Now we run training jobs on SageMaker, starting with our baseline training job.

### Configure metrics

In addition to running the training job, Amazon SageMaker can retrieve training metrics directly from the logs and send them to CloudWatch metrics. Here, we define metrics we would like to observe:

In [13]:
metric_definitions = [
    {'Name': 'train:loss', 'Regex': '.*loss: ([0-9\\.]+) - accuracy: [0-9\\.]+.*'},
    {'Name': 'train:accuracy', 'Regex': '.*loss: [0-9\\.]+ - accuracy: ([0-9\\.]+).*'},
    {'Name': 'validation:accuracy', 'Regex': '.*step - loss: [0-9\\.]+ - accuracy: [0-9\\.]+ - val_loss: [0-9\\.]+ - val_accuracy: ([0-9\\.]+).*'},
    {'Name': 'validation:loss', 'Regex': '.*step - loss: [0-9\\.]+ - accuracy: [0-9\\.]+ - val_loss: ([0-9\\.]+) - val_accuracy: [0-9\\.]+.*'},
    {'Name': 'sec/steps', 'Regex': '.* - \d+s (\d+)[mu]s/step - loss: [0-9\\.]+ - accuracy: [0-9\\.]+ - val_loss: [0-9\\.]+ - val_accuracy: [0-9\\.]+'}
]

Once again, we create a TensorFlow estimator, with a couple key modfications from last time:

* `train_instance_type`: the instance type for training. We set this to `ml.p2.xlarge` because we are training on SageMaker now. For a list of available instance types, see [the AWS documentation](https://aws.amazon.com/sagemaker/pricing/instance-types).
* `metric_definitions`: the metrics (defined above) that we want sent to CloudWatch.

In [17]:
from sagemaker.tensorflow import TensorFlow

hyperparameters = {'epochs': 10, 'batch-size': 256}
tags = [{'Key': 'Project', 'Value': 'cifar10'}, {'Key': 'TensorBoard', 'Value': 'file'}]

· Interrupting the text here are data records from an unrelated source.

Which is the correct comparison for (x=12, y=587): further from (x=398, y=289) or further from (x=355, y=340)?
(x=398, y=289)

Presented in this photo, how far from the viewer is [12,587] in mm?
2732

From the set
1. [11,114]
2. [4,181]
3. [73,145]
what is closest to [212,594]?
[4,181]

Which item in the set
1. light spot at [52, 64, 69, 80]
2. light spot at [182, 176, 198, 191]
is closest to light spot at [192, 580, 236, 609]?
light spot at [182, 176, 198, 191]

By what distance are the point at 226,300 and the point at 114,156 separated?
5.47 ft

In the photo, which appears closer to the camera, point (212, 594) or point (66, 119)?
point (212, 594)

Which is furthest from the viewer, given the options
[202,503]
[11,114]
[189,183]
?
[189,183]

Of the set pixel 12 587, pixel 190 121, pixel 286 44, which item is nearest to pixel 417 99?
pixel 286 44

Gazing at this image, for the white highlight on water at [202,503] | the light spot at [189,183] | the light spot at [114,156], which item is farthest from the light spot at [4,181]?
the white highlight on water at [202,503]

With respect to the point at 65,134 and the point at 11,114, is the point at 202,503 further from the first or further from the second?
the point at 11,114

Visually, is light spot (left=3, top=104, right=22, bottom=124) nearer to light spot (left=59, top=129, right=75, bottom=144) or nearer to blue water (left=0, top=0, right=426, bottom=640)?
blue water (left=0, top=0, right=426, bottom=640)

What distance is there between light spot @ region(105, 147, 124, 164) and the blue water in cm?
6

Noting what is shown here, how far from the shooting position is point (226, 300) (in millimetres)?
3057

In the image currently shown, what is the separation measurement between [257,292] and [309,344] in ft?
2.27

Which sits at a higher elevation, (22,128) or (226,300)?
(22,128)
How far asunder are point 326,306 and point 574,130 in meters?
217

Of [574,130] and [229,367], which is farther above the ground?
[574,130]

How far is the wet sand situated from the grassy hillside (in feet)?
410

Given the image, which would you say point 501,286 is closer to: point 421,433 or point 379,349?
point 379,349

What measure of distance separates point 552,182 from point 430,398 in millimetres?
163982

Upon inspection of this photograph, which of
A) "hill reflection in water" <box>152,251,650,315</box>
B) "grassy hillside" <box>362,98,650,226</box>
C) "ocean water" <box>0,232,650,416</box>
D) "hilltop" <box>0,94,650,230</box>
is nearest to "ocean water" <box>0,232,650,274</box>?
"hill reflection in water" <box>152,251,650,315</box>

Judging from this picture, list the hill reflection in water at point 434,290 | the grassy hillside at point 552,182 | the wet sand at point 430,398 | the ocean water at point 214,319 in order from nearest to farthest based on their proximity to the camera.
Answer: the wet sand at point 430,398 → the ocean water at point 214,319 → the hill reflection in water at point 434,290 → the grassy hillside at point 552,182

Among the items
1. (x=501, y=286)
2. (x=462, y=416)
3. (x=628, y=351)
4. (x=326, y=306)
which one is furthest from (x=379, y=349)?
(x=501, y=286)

estimator = TensorFlow(entry_point='cifar10_keras_main.py',
                       source_dir='source_dir',
                       metric_definitions=metric_definitions,
                       hyperparameters=hyperparameters,
                       role=role,
                       framework_version='1.15.2',
                       py_version='py3',
                       train_instance_count=1,
                       train_instance_type='ml.m4.xlarge', # changed from ml.p2.xlarge to ml.m4.xlarge due to 
                                                           # Free Tier allowances
                       base_job_name='cifar10-tf',
                       tags=tags)

train_instance_type has been renamed in sagemaker>=2.
See: https://sagemaker.readthedocs.io/en/stable/v2.html for details.
train_instance_count has been renamed in sagemaker>=2.
See: https://sagemaker.readthedocs.io/en/stable/v2.html for details.
train_instance_type has been renamed in sagemaker>=2.
See: https://sagemaker.readthedocs.io/en/stable/v2.html for details.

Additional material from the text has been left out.